4.8 Sample Correlation Heatmap

Euclidean distances between VST-transformed samples reveal how similar samples are to each other globally. Replicates from the same condition should cluster together and show small (dark) distances. A sample that is more similar to the opposite condition than to its own replicates is a red flag for a labelling error or a failed experiment.

Variance-stabilising transformation (VST) is applied here because raw or normalised counts have heteroscedastic variance (high-count genes have much larger absolute variance).

VST removes this mean–variance dependence, making distances meaningful across the full expression range (Anders & Huber, 2010).

vsd <- varianceStabilizingTransformation(dds, blind = TRUE)

blind = TRUE,the VST is computed ignoring the experimental design. This is recommended for QC and exploratory analysis, where you want an unbiased view of sample similarity.

Use blind = FALSE only when the transformation is feeding into a model that already accounts for the design.

sampleDists      <- dist(t(assay(vsd)))
sampleDistMatrix <- as.matrix(sampleDists)

rownames(sampleDistMatrix) <- paste(vsd$sample, vsd$condition, sep = " | ")
colnames(sampleDistMatrix) <- rownames(sampleDistMatrix)
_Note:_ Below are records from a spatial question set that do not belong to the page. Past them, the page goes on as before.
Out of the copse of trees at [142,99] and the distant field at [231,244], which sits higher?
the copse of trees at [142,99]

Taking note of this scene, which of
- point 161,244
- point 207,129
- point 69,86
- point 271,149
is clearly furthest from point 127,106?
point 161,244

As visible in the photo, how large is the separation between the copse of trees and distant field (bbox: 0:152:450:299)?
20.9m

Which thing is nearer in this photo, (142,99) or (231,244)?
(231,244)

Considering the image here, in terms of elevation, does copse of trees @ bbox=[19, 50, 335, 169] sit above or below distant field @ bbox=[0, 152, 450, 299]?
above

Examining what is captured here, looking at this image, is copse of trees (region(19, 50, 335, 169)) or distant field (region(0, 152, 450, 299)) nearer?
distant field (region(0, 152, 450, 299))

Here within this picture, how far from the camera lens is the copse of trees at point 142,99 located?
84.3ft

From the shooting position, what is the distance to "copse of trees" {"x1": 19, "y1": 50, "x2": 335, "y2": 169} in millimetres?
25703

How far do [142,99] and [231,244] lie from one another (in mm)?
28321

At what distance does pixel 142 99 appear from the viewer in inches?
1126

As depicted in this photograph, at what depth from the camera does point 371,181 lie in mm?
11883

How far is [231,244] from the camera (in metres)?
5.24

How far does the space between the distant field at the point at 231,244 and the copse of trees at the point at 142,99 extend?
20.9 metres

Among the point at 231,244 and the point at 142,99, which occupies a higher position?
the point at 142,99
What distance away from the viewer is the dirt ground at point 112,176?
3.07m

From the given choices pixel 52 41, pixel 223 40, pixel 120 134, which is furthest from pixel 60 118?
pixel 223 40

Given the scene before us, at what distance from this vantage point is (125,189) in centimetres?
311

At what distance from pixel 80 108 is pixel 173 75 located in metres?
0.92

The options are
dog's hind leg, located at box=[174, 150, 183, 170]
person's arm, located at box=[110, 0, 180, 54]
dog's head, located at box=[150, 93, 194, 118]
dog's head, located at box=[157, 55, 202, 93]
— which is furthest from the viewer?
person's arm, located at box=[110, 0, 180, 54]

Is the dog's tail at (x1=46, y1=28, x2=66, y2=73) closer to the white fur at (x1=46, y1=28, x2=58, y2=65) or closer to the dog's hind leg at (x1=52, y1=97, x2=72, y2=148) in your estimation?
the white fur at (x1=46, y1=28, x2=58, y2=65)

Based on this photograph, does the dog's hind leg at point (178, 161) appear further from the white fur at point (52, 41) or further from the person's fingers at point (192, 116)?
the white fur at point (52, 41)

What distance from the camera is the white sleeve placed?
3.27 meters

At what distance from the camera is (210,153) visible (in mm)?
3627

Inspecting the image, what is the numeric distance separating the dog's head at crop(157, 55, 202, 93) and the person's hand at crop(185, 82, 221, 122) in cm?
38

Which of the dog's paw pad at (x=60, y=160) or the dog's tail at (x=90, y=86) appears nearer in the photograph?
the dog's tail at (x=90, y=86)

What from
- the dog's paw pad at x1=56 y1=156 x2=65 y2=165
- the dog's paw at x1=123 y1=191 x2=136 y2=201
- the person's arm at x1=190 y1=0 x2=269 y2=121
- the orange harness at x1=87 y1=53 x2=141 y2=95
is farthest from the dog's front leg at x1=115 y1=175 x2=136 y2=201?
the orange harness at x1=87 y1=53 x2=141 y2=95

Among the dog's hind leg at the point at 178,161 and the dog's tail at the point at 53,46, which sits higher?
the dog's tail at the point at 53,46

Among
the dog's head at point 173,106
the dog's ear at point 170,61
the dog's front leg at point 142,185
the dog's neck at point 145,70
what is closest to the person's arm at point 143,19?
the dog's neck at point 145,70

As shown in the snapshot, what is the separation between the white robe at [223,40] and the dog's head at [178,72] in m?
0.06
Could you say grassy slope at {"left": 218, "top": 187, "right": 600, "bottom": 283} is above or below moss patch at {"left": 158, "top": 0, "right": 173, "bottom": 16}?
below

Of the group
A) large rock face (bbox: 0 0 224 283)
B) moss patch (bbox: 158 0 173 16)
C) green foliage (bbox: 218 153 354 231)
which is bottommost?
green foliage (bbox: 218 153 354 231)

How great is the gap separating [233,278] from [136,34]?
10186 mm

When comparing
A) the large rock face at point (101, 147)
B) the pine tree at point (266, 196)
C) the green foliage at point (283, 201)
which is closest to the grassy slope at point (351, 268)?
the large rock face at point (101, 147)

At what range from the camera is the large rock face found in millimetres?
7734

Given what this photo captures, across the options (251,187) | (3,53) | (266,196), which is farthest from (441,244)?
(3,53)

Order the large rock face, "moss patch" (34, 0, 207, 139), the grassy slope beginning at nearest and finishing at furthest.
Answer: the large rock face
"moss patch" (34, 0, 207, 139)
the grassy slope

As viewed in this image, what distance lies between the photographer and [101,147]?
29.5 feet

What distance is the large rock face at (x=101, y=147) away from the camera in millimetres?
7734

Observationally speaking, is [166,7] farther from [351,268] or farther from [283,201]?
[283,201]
colours <- colorRampPalette(rev(brewer.pal(9, "Blues")))(255)

heat <- pheatmap(
  sampleDistMatrix,
  col          = colours,
  border_color = NA,
  main         = "Sample-to-sample distances (VST) — E. coli MG1655",
  fontsize     = 10
)

heat

ggsave(
  filename = file.path(git_root, "results", "plots", "heat.png"),
  plot     = heat,
  width    = 8,
  height   = 12,
  dpi      = 300
)

The diagonal is always zero (a sample compared to itself). Dark = similar, light = distant. You want dark blocks on the diagonal within conditions and light blocks between conditions. If a replicate appeared in the wrong block, you would stop and investigate before running DESeq2.